In the area I trained in - molecular biology - I think of the bread-and-butter reagents (chemicals) and equipment used every day to isolate and manipulate DNA, to measure the activity of genes and proteins, to dissect the interactions of molecules within a cell. And I think about how, 15 years ago when I was doing my PhD, I could study a handful of genes in one experiment but now there are high throughput technologies that allow the study of thousands. Through technological advance, the pace of science quickens.

So who is producing this technology? Scientists, obviously, but who and where? Here we get to our unsung heroes. When you work in a laboratory it is easy to take for granted the availability of snazzy machinery and the ability to buy off-the-shelf reagents for almost everything. Want to purify some DNA? Edit a gene? Watch cells divide? There's technology for it and you can order it online.

Let me explain why this is important through the medium of lasagne. I love homemade lasagne, it's delicious and nutritious and a complete meal in itself. But it's a bother to make.

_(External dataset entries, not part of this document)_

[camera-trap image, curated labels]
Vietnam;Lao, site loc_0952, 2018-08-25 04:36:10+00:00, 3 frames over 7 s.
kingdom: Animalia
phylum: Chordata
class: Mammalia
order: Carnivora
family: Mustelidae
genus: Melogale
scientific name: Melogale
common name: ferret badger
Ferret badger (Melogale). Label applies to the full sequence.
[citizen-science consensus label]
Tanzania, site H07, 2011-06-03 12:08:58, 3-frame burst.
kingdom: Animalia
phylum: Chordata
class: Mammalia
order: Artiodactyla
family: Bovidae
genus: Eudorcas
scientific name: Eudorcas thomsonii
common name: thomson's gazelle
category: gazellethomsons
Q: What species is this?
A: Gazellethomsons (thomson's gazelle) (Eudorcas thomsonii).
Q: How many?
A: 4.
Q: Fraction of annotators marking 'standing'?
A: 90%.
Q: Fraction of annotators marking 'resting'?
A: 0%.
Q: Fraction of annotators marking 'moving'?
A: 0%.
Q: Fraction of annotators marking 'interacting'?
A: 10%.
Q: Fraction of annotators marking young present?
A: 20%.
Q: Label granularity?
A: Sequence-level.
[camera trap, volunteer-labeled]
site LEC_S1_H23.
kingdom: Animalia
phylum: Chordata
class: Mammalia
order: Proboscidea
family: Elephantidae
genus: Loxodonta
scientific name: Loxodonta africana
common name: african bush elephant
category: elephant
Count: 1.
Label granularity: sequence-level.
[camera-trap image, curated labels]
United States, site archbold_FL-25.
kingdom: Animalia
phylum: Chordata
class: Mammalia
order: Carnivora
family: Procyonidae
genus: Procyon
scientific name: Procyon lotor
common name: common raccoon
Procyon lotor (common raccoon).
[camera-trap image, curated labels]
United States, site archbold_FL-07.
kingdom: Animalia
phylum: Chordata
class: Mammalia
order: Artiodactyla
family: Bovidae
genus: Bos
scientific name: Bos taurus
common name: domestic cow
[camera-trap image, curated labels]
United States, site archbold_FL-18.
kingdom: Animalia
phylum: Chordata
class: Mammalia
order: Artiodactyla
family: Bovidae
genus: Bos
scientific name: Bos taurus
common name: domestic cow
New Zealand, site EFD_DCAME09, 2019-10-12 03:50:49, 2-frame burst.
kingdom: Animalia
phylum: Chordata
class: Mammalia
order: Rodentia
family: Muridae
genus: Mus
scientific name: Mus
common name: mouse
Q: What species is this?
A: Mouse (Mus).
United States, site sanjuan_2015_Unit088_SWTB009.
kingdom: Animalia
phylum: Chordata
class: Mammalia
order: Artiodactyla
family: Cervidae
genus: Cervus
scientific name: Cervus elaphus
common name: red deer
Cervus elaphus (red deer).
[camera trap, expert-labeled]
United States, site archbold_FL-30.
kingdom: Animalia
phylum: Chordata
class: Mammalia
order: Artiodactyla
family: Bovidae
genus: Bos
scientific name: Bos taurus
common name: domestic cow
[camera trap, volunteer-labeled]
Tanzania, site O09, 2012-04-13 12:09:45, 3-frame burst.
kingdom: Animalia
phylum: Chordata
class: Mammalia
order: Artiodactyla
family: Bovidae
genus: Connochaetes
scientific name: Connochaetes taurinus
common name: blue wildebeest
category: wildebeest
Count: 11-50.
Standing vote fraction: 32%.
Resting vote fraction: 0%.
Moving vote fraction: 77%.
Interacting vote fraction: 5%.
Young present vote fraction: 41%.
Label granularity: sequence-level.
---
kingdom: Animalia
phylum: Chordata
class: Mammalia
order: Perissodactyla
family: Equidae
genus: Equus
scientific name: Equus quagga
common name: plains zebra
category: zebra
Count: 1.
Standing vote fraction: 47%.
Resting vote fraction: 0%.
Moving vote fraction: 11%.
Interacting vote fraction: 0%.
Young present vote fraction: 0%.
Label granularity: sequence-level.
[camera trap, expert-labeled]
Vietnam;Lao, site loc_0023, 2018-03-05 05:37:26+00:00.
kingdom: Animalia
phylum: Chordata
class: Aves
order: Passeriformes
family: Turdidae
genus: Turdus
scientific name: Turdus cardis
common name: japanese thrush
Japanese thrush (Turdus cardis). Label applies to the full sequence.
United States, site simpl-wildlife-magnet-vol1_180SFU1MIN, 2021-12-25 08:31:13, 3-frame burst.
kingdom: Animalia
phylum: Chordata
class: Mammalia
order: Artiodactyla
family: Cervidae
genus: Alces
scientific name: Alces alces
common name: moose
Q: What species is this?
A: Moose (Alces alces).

There's the cooking of the meaty filling on the hob, the white sauce that you can't step away from, the grated knuckles and cheese all over the worktop, the lengthy baking in the oven. Imagine if instead a professional chef did all that fiddly prep work for you and delivered everything to your house in neat little packets so you just need to assemble it in your dish and pop it in the oven. Well, it's a bit like that, only in this analogy the chef designed the oven too.

Most of us probably imagine scientists doing blue sky research in universities or perhaps in pharmaceutical companies making and testing drugs. But behind the scenes there are thousands of scientists working in biotechnology, many in the commercial sector, dreaming up tools for other scientists to use in their pursuit of answers. Machines to automate and upscale, gizmos that make the scientific process itself more efficient and more reproducible so that answers arrive faster.

I certainly didn't appreciate the efforts of those scientists enough when I worked in the lab so I'm putting right that failure now. The scientific ecosystem reaches far and wide, into niches that aren't apparent on the surface of the latest discovery.

So when we see the next 'giant leap forward in cancer research' headline, perhaps we can take a pause to appreciate there's more to that discovery than meets the eye.